The strength, resistance, and flexibility of certain stainless steels make it a common feature in architecture, a property helped by its aesthetic features and attractive finish as well. For example, stainless steel is frequently used in the Eurostar Terminal in London and the Helix Bridge in Singapore.

One of the most common everyday uses of stainless steel is in food and the catering industry, where it is used to manufacture cookware, cutlery, kitchen accessories, and appliances. Utensils like knives are made from the less ductile grades of stainless steel, whilst the more ductile grades are used for grills, ovens, saucepans, and sinks.

Carbon Steel

Carbon steel, on the other hand, has far lower chromium levels, and is instead a carbon-iron alloy with only a few other materials, if any, as part of its makeup. As a result, it can be referred to as ‘low-alloy’ steel. Both stainless steel and carbon steel feature this basic composition, but carbon steel can be defined by its carbon content. This is normally around 2-2.5%, however this often varies. Though susceptible to rust unlike stainless steel, carbon steel is often cheaper and has its own varying mechanical properties based on carbon content.

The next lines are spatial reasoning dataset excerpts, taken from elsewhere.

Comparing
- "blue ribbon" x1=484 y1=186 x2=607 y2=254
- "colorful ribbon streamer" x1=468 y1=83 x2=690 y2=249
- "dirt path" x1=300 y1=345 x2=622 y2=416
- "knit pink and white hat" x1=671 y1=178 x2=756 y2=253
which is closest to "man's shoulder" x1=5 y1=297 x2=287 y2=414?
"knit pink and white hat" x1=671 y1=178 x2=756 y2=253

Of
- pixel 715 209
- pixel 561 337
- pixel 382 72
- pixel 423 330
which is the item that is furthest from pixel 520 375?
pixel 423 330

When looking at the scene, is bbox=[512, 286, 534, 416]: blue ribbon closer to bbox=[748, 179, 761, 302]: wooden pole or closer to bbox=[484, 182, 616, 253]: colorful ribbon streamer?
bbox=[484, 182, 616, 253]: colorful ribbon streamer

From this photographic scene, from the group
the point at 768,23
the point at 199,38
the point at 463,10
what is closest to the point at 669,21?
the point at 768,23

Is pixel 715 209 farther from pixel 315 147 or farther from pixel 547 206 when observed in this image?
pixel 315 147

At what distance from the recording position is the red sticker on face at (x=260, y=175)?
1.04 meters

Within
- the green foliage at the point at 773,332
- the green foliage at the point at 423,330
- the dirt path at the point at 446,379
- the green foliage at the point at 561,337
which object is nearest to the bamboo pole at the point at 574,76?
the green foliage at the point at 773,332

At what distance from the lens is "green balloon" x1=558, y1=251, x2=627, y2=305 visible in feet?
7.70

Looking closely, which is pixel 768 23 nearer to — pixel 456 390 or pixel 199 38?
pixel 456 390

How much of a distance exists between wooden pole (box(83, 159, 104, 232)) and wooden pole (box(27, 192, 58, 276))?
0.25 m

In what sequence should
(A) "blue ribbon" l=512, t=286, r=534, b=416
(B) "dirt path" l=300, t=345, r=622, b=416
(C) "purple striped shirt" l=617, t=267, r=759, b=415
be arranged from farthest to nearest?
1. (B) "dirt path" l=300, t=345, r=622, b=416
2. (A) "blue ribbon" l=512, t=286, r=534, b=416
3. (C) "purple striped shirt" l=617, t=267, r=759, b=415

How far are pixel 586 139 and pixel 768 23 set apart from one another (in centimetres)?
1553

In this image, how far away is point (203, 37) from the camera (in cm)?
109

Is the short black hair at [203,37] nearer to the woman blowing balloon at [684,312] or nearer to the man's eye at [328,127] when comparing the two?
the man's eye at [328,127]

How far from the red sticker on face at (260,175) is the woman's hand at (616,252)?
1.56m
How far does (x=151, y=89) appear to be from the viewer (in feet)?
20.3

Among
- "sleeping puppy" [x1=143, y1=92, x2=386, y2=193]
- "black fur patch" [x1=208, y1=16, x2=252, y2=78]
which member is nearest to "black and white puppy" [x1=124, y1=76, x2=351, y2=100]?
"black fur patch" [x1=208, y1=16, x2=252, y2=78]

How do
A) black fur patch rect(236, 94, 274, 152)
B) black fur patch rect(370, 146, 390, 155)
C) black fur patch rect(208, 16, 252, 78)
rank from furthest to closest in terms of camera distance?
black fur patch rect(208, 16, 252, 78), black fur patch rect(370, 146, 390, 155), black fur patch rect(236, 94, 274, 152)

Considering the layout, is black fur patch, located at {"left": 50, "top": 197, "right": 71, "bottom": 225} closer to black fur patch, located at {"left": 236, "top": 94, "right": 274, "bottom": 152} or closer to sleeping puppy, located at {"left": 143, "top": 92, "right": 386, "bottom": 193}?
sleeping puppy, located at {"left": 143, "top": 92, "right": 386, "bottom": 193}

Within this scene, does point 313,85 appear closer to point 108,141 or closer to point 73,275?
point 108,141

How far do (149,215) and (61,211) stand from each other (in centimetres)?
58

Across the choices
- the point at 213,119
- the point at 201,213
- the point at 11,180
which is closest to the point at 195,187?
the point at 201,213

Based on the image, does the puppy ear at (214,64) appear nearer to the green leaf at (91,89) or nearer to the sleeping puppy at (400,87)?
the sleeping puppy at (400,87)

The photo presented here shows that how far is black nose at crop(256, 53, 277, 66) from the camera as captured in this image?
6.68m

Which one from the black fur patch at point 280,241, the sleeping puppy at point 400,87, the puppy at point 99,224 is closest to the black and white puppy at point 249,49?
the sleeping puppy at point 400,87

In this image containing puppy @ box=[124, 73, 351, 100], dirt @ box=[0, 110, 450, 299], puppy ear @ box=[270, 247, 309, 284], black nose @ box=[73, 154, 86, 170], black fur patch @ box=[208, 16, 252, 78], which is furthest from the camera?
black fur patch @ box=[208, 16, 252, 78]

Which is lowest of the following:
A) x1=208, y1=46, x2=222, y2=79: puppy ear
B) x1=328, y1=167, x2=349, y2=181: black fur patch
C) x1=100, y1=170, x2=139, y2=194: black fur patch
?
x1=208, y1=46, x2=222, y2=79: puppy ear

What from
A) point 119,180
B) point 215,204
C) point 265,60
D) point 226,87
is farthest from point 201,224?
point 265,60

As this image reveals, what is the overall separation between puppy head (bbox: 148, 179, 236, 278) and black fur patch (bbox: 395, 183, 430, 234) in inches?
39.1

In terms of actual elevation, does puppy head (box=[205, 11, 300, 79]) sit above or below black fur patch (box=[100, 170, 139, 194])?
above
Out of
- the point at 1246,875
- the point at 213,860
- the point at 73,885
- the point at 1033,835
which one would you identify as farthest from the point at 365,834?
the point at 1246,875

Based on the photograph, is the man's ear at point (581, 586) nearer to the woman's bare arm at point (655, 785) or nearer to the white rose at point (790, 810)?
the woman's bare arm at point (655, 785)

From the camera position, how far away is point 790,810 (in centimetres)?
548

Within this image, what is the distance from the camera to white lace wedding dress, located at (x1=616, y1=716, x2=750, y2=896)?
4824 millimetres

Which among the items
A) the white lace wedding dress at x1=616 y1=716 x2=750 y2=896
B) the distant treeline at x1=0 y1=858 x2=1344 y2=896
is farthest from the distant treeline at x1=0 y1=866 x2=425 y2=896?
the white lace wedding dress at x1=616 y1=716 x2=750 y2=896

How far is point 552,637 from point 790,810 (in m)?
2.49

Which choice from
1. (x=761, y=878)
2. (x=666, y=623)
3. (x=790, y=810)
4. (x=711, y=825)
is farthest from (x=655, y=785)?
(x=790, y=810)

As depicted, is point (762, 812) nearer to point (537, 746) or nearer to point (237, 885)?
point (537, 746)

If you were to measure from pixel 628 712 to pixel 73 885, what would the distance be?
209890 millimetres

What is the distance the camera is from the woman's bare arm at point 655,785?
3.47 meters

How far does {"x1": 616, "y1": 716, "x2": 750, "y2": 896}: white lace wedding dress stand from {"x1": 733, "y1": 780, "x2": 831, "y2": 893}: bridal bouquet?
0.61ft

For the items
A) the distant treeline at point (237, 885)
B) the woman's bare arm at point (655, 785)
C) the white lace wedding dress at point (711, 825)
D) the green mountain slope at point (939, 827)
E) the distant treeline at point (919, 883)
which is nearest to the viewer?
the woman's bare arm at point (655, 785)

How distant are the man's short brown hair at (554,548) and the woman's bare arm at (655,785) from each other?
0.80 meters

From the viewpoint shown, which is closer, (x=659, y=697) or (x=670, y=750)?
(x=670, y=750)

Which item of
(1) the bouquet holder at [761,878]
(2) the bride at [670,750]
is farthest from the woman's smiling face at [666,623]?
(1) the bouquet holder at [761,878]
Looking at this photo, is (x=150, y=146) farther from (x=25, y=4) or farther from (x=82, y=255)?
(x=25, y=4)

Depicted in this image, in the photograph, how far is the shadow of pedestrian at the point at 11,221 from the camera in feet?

Low-carbon steels are weaker and softer, but can be machined and welded easily; while high-carbon steel is stronger, but significantly harder to process.

Types of Carbon Steel

The defining element of any carbon steel alloy is its carbon content, and so this is how the various types of carbon steel are ordered and categorised.

  • Low-carbon steel: the most widely used form of carbon steel, with a carbon content of less than 0.25% - they are usually relatively weaker and softer but more easily welded and ductile, and so are often used to machine and weld for a low cost
  • Medium-carbon steel: with a carbon content of 0.25-0.6%, and a manganese content of 0.6-1.65%, these metals can be improved via heat treatment, though this can only be performed on very thin sections unless additional alloying elements are added – these steels are stronger but less ductile than lower-carbon steels
  • High-carbon steel: this is the hardest and toughest carbon steel, with the lowest ductility, very wear-resistant and almost always hardened and tempered – they tend to have a carbon content from 0.6-1.25% and a manganese of 0.3-0.9%

Advantages

  • Increased strength
  • Less expensive than stainless steels
  • Wear-resistant
  • Durable and shock resistant
  • Safe to handle and work with compared to other metals
  • Environmentally-friendly and easy to recycle

Disadvantages

  • Strong and sometimes difficult to work with
  • Brittle, not easily bent or moulded
  • More susceptible to rust and corrosion
  • Less attractive appearance, cannot achieve the finish of stainless steel

Applications

The various types of carbon steel are applicable to a wide range of industries and sectors. Low-carbon steels can be used in automobile body components, pipes, construction and bridge components, and food cans. Medium-carbon steel is useful for railway tracks, train wheels, crankshafts, and gears and machinery parts requiring its higher strength and toughness, and similarly high-carbon steel is used in cutting tools, springs high strength wire and dies for its hardness.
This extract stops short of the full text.